## Task goal
Your output is the line containing "What gap separates" plus all lines after it to the end of the records, reproduced exactly, with nothing else.

==== The data

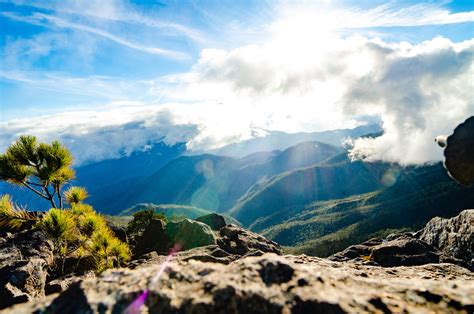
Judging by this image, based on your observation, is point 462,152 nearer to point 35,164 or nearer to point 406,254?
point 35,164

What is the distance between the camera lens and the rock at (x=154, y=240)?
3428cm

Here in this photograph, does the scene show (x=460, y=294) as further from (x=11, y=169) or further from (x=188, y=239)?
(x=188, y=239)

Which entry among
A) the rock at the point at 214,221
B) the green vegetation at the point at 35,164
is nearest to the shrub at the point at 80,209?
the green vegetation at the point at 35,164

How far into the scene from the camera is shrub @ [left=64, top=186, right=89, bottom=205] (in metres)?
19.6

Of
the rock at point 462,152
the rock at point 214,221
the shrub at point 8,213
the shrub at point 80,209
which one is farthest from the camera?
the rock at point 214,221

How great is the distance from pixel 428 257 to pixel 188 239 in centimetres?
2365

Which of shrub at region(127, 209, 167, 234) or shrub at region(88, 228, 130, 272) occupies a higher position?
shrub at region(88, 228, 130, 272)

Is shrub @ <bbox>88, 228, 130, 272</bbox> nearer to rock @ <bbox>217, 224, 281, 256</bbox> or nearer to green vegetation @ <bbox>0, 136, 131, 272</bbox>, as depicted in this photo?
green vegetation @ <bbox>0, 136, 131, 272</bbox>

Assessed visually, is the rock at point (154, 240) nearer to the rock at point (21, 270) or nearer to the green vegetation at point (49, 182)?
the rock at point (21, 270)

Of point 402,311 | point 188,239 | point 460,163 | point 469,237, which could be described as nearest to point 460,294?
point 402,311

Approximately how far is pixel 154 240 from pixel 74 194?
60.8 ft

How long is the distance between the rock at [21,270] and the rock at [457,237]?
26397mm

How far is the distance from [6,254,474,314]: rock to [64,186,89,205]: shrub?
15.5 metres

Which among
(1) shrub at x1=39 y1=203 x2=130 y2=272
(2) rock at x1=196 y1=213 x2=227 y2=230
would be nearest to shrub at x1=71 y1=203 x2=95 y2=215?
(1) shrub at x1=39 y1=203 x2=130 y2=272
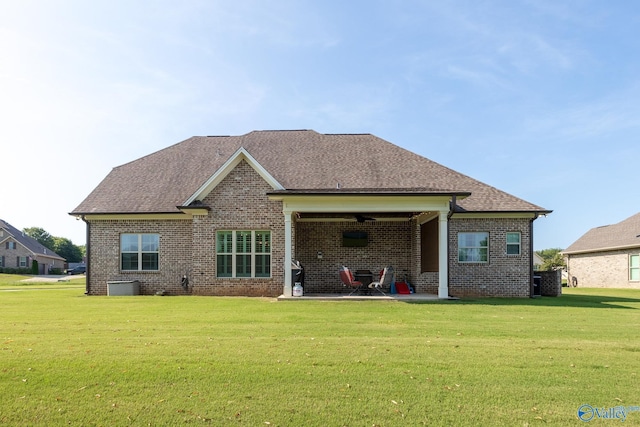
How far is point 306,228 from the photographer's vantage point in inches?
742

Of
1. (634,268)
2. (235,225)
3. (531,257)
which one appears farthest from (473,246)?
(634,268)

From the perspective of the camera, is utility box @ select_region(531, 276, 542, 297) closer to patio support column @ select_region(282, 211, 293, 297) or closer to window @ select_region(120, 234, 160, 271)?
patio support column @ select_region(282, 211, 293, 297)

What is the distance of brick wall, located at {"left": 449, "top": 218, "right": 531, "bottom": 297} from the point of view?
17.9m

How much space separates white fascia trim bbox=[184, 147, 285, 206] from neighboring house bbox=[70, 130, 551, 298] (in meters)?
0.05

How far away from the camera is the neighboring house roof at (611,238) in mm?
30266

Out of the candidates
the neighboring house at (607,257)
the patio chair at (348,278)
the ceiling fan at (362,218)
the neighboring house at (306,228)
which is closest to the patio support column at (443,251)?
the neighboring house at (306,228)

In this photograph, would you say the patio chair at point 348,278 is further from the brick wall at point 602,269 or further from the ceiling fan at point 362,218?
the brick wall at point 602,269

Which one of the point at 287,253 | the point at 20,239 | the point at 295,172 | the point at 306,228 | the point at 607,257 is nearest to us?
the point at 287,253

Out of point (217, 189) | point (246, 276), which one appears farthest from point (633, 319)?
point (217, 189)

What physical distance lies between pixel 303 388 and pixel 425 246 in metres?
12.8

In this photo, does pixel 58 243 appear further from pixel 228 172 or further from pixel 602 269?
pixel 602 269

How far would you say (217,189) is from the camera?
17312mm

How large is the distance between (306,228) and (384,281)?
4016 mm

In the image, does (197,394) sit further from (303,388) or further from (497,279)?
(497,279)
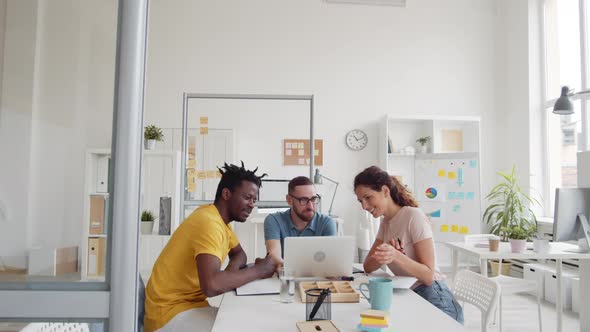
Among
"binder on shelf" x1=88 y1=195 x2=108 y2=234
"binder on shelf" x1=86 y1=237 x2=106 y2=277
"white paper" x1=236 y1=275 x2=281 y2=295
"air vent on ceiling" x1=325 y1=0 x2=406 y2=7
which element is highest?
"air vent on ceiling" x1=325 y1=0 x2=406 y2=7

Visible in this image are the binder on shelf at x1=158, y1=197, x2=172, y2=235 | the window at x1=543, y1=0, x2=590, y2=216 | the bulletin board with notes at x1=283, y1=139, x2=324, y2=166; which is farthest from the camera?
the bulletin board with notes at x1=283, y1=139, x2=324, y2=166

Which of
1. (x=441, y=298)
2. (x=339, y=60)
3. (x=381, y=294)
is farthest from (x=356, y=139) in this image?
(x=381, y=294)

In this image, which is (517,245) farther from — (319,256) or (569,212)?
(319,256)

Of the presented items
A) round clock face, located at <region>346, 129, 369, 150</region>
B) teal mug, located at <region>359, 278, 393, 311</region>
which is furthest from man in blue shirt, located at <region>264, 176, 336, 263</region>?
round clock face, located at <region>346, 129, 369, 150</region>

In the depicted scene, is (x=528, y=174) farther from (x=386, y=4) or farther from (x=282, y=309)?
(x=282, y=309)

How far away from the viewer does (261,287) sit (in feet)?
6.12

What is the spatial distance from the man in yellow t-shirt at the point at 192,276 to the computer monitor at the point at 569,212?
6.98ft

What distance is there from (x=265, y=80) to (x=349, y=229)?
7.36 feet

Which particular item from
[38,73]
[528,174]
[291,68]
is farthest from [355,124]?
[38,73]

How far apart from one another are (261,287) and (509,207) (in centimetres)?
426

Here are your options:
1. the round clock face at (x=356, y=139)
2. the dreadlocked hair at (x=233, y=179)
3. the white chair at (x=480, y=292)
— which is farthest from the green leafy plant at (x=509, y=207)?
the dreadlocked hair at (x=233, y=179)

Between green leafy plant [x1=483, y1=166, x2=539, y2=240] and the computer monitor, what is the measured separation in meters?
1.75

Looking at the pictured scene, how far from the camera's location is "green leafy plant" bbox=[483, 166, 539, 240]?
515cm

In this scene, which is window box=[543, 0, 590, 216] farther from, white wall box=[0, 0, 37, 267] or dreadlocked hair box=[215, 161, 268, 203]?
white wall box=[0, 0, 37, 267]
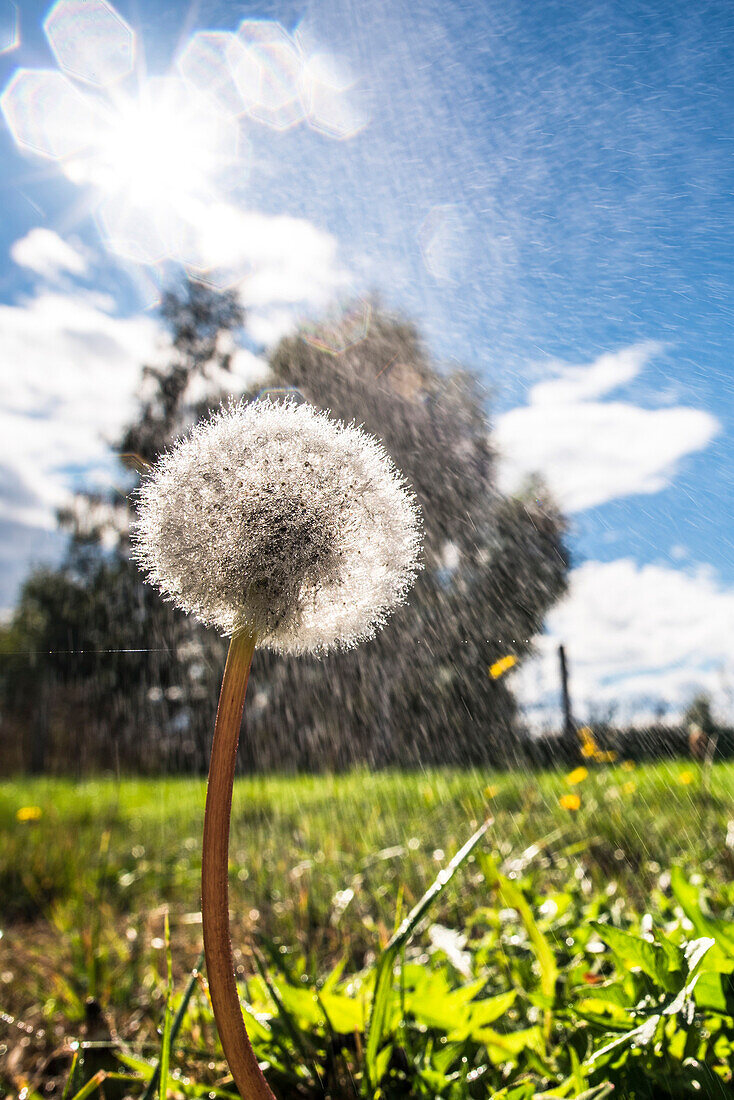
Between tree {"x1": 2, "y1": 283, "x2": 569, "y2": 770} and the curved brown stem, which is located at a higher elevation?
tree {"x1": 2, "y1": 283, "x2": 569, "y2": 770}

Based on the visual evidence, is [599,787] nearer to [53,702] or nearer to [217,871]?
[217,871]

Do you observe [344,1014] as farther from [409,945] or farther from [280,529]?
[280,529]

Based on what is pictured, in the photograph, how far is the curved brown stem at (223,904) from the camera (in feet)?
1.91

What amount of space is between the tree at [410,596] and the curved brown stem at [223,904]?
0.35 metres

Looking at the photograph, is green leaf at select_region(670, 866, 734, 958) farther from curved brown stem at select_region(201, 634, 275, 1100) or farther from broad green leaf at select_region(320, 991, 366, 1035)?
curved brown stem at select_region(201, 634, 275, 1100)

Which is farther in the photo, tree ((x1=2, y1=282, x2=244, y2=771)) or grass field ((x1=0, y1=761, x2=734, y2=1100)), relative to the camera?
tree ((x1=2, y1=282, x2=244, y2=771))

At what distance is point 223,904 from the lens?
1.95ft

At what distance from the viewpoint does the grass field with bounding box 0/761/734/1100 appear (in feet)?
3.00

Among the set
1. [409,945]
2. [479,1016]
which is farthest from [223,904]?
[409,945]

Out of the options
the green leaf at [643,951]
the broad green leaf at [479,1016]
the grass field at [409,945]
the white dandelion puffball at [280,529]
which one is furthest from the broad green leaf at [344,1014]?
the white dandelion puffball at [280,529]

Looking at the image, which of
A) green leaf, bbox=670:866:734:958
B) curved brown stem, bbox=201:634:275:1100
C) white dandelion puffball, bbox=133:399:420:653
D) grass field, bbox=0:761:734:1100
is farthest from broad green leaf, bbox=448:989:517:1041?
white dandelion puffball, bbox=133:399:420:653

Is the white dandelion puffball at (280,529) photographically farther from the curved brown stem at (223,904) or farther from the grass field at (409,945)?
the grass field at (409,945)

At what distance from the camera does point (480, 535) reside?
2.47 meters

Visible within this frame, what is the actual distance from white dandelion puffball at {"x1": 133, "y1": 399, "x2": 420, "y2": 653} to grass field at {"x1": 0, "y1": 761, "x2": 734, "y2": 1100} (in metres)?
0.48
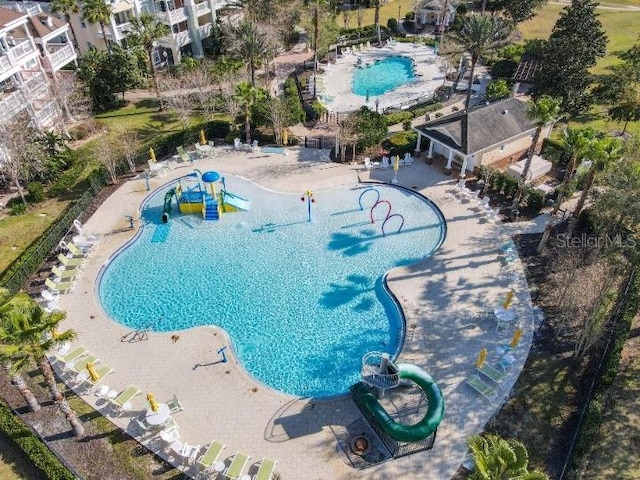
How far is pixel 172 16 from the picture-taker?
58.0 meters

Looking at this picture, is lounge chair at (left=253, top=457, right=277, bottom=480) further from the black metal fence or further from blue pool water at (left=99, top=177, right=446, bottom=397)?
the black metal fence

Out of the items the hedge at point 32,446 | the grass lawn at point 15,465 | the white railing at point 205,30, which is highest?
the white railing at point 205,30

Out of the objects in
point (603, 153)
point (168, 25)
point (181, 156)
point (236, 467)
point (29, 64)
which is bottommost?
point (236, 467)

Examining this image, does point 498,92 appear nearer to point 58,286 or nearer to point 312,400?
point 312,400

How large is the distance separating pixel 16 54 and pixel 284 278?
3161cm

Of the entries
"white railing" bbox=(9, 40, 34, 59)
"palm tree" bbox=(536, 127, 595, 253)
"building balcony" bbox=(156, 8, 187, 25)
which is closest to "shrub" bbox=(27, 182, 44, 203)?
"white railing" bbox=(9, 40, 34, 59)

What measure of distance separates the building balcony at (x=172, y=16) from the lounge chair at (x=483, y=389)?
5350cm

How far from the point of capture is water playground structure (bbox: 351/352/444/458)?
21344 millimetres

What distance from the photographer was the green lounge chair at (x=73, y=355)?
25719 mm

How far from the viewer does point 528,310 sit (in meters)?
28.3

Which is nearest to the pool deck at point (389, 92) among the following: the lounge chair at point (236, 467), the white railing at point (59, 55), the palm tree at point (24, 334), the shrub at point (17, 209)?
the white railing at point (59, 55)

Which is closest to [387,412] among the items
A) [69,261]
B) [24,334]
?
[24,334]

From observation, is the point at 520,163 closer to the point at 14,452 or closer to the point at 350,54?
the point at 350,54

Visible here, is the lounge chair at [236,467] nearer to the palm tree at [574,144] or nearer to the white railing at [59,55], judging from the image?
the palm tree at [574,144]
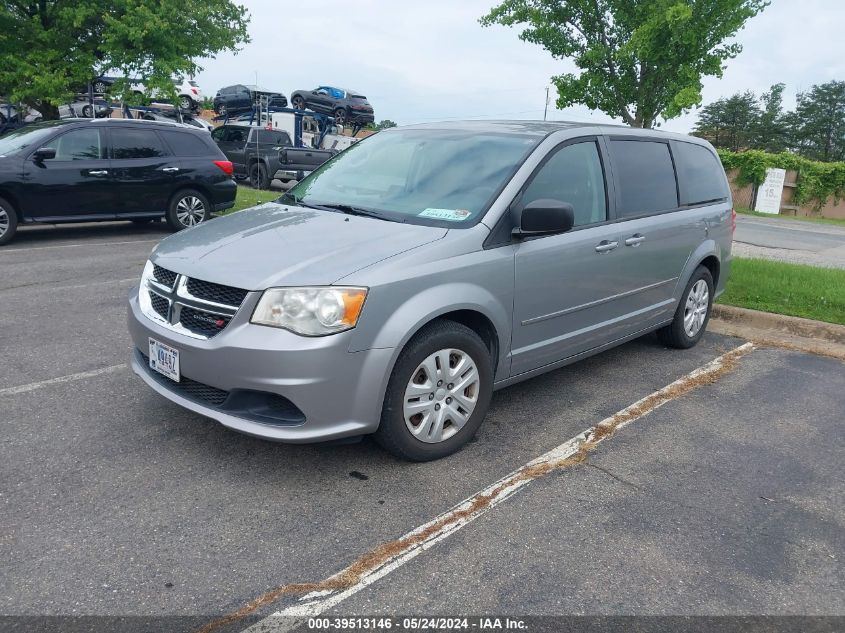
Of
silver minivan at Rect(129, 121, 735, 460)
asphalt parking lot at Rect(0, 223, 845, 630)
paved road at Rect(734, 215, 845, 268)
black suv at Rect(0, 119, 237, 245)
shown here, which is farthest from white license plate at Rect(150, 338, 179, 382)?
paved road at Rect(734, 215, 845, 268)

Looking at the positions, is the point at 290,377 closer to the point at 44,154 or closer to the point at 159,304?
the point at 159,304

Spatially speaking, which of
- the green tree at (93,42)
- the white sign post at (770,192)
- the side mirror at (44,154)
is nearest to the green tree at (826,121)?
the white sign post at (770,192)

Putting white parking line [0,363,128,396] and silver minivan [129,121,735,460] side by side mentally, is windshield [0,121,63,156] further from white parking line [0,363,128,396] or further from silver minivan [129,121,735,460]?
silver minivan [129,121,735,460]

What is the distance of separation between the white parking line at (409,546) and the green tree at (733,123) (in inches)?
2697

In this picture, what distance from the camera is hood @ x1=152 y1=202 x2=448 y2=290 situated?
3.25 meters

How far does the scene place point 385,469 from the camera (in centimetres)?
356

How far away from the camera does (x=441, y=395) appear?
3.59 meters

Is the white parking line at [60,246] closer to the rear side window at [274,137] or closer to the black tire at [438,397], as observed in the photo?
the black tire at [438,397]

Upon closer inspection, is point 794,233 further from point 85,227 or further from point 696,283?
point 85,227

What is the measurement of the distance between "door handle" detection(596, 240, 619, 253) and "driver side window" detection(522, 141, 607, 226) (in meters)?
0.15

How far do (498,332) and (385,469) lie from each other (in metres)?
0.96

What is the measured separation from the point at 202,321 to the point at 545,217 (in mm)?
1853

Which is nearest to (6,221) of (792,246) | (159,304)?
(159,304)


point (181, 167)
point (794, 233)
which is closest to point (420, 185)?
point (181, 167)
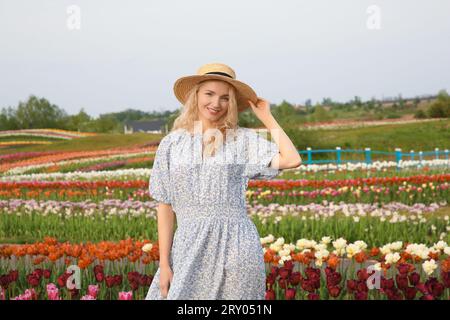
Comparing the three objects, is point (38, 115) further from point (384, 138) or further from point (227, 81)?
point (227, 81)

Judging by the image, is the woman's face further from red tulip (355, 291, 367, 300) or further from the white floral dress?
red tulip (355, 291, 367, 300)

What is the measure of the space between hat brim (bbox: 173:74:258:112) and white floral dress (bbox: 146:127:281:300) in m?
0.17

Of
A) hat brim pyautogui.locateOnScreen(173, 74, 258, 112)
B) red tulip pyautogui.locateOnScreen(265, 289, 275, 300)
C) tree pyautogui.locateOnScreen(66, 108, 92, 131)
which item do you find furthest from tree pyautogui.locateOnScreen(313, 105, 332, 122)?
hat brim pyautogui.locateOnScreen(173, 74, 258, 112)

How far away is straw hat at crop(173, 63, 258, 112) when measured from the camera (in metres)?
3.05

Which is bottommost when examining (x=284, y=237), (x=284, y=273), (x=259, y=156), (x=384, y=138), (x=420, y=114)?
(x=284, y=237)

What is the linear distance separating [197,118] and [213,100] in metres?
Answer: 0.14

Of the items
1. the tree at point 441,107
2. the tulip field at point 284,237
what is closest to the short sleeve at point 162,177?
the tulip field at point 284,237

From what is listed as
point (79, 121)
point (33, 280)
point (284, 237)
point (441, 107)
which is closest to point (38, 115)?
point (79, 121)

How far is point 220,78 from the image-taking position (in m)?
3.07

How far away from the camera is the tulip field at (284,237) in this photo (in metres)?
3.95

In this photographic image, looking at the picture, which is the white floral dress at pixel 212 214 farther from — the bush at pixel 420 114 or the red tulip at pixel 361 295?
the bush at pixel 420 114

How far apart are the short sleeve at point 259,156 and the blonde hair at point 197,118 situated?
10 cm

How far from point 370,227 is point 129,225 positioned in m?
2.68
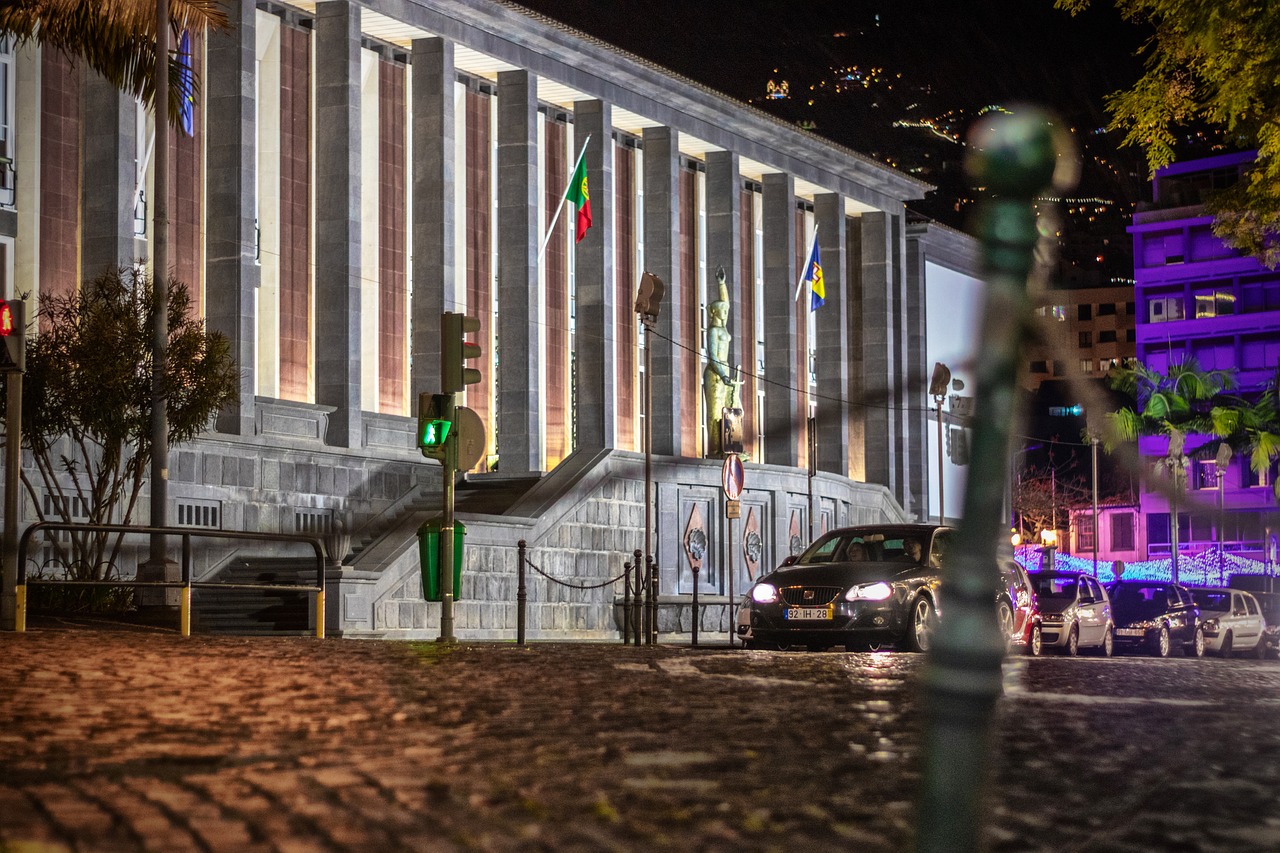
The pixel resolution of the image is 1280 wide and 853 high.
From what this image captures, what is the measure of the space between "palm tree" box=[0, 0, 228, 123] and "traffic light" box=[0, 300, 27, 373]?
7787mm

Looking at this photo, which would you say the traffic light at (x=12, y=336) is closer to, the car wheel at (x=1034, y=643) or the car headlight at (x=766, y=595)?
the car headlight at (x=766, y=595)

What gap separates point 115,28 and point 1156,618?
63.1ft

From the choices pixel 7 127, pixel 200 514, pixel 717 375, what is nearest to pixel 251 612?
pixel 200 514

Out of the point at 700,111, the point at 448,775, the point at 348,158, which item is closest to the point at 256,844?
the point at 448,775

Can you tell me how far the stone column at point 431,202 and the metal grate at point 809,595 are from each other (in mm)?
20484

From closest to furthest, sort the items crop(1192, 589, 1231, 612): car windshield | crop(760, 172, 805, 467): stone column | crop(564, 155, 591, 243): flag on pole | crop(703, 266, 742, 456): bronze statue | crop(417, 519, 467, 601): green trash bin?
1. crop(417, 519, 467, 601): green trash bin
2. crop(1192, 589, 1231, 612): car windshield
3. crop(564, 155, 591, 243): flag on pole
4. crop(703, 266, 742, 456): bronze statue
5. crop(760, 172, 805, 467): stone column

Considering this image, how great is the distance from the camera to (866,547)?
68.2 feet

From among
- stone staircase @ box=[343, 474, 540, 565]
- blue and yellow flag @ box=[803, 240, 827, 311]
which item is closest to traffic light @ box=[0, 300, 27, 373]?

========

## Answer to this task
What gap separates point 115,28 and point 1156,618?
63.1ft

From the choices pixel 7 127, pixel 200 514, pixel 717 375, what is nearest to pixel 251 612?
pixel 200 514

Out of the point at 700,111, the point at 448,775, the point at 348,158, which item is closest to the point at 256,844?
the point at 448,775

Can you tell me how far the stone column at point 431,202 and the metal grate at point 809,595 are from each other (in mm)?
20484

From closest to furthest, sort the items crop(1192, 589, 1231, 612): car windshield | crop(760, 172, 805, 467): stone column | crop(564, 155, 591, 243): flag on pole | crop(703, 266, 742, 456): bronze statue | crop(417, 519, 467, 601): green trash bin?
1. crop(417, 519, 467, 601): green trash bin
2. crop(1192, 589, 1231, 612): car windshield
3. crop(564, 155, 591, 243): flag on pole
4. crop(703, 266, 742, 456): bronze statue
5. crop(760, 172, 805, 467): stone column

Considering this image, how great is the distance from the camera to (866,547)?
68.2 feet

From among
- stone staircase @ box=[343, 474, 540, 565]
- blue and yellow flag @ box=[803, 240, 827, 311]
which item is closest to traffic light @ box=[0, 300, 27, 373]?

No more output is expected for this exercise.